Who you are is caught between where you've come from and where you're going. In the gap is the battle. The story of your life is unfolding right now. What is this current scene trying to teach you? As you come to face your protagonist in the coming weeks, months and years, what do you want your actions and choices to say about the kind of person you are and want to be?

I met Karl Nagy when we were both young men standing at the same cross in the road. Karl was a denturist and I was studying to become an electrical engineer. We met on an ice climb as kindered spirits who heard the same call. He took all of his savings and became the youngest and fastest person to become a mountain guide at that time. I took the other fork, withdrew from engineering school, and became an industrial designer.

You write the script of your life.

I lived vicariously through my best friend. I watched him on the path I didn't choose, until a basketball sized rock snuffed the life out him, as he was teaching other guides high up in the Valley of the Ten peaks. His sudden death at the turn of the millennium, when we were 37, secured my transition out of the design business into the world of coaching–what I've always thought of as mountain guiding for entrepreneurs.

I met my wife a decade after I met Karl. She would become my partner in all things that mattered. Before we were even engaged, I introduced her to the vertical world. She was deathly afraid of heights but followed her new love onto the hard ridges, steep cliffs and frozen places of our mountain home.

Everything that happens is a chance to reveal your character.

Our first adventure was the South ridge of Mt. Edith, just outside of Banff. Karl suggested it as a first experience for her as a rock climber and me as an alpine route finder. She took to the rock like a natural. I got us lost on the complicated and confusing ridge system in a place no one would ever look for us. I let our rope get stuck on top of an overhanging face and we had to sleep over night on a tiny cold ledge. I saw the dire reality of our desperate situation in her teary eyes. This woman had given me her trust. Her safety is my job. Something woke up in me that morning and I found our way home.

________________________

Task to complete: Write the next part of the mountain-climbing memoir, starting right after its final sentence. The data that comes after this memoir has no connection to it.

Exercise data:
________________________

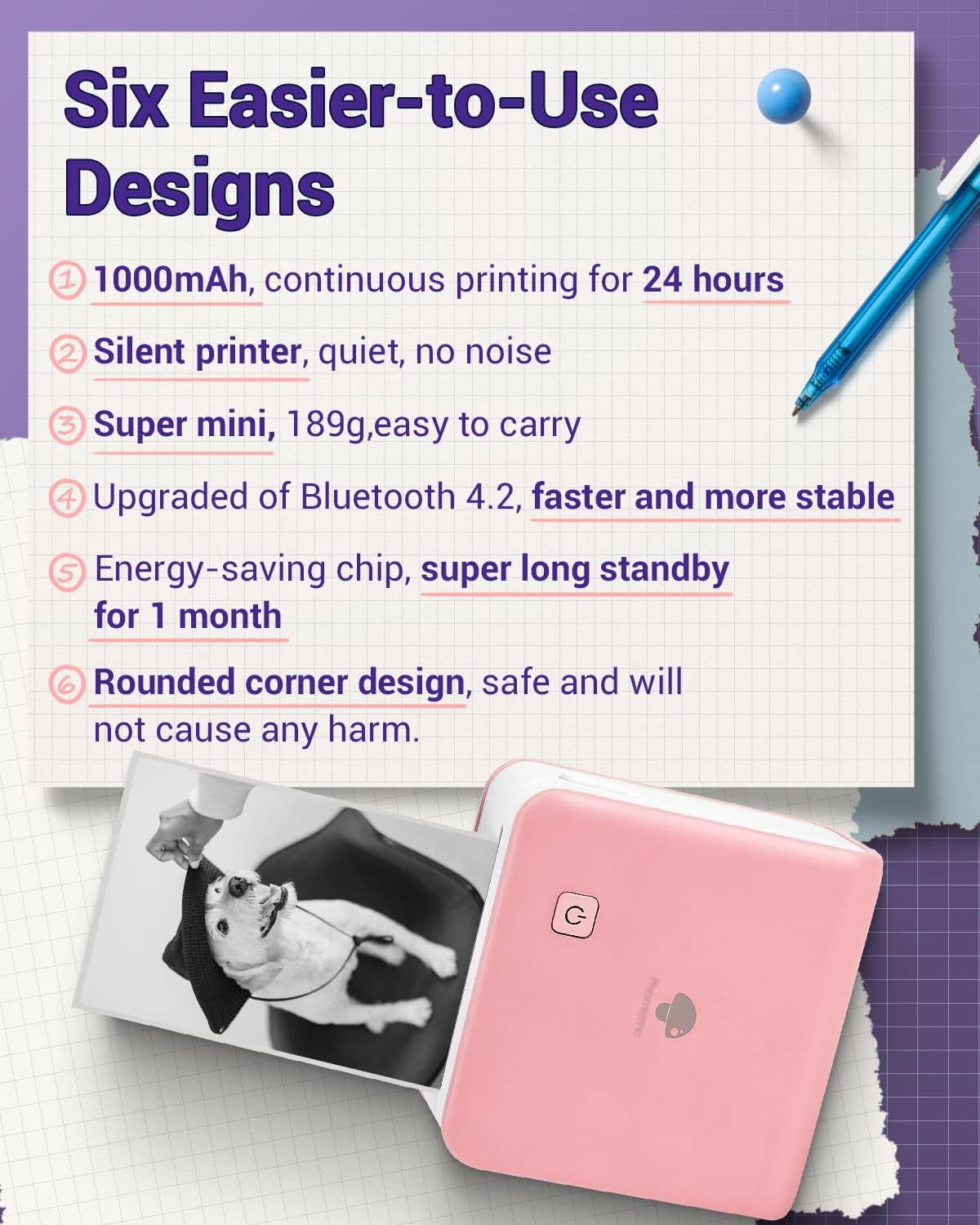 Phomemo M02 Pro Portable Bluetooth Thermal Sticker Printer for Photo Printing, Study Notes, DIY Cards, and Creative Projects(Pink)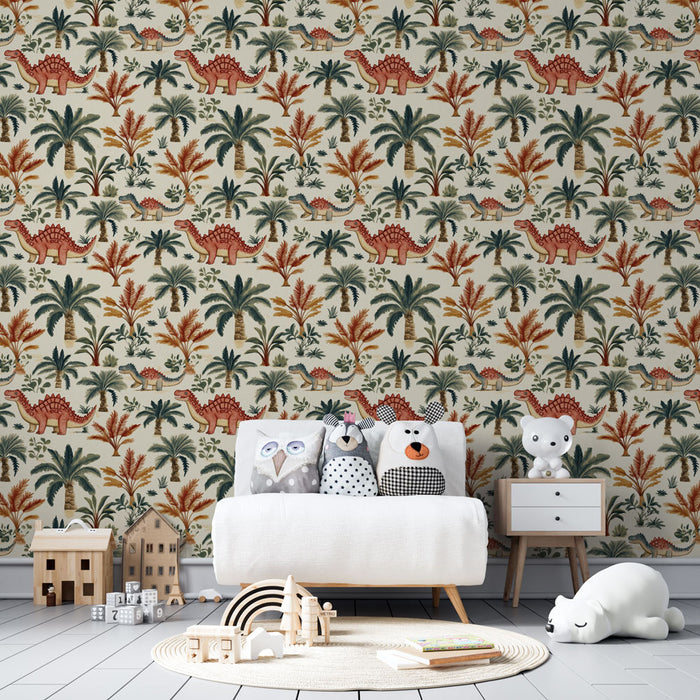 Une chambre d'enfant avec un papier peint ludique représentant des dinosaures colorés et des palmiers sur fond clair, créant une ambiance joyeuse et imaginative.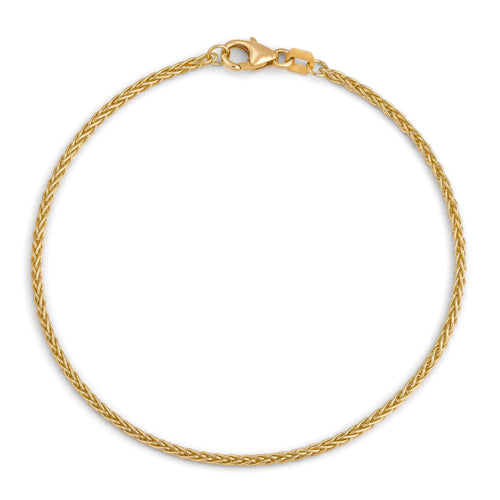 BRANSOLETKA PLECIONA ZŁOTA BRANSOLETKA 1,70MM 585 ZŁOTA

________________________

Response to the exercise:
what do you want to be known for?

There is a scene in The Godfather where Michael fires the long-time family advisor Tom Hagen as war was brewing. Tom asks why he's out and Michael says, "Things could get rough with the move we're making." Tom found out that day he was only the peacetime consigliere. On the mountain that morning, I found out who I am. I never really knew before then that I'm someone other people can rely on when the shit goes down. I don't crumble. It was scary learning that the way I did, but I appreciate knowing it.

I think that the purpose of life is discover who we are and what we are made of and then learn how to express that in the world in a way that adds value to others. 

A calling is something so deep we are willing to live and die for it. You have your calling and I have mine, but I think we answer the call in a process of trial and error. You have a peacetime version of yourself–the custodian of more peaceful times. You also have a wartime version that rises in times of crisis. That version was perhaps not called upon until now. And now is a good time for that person to be wide awake and active.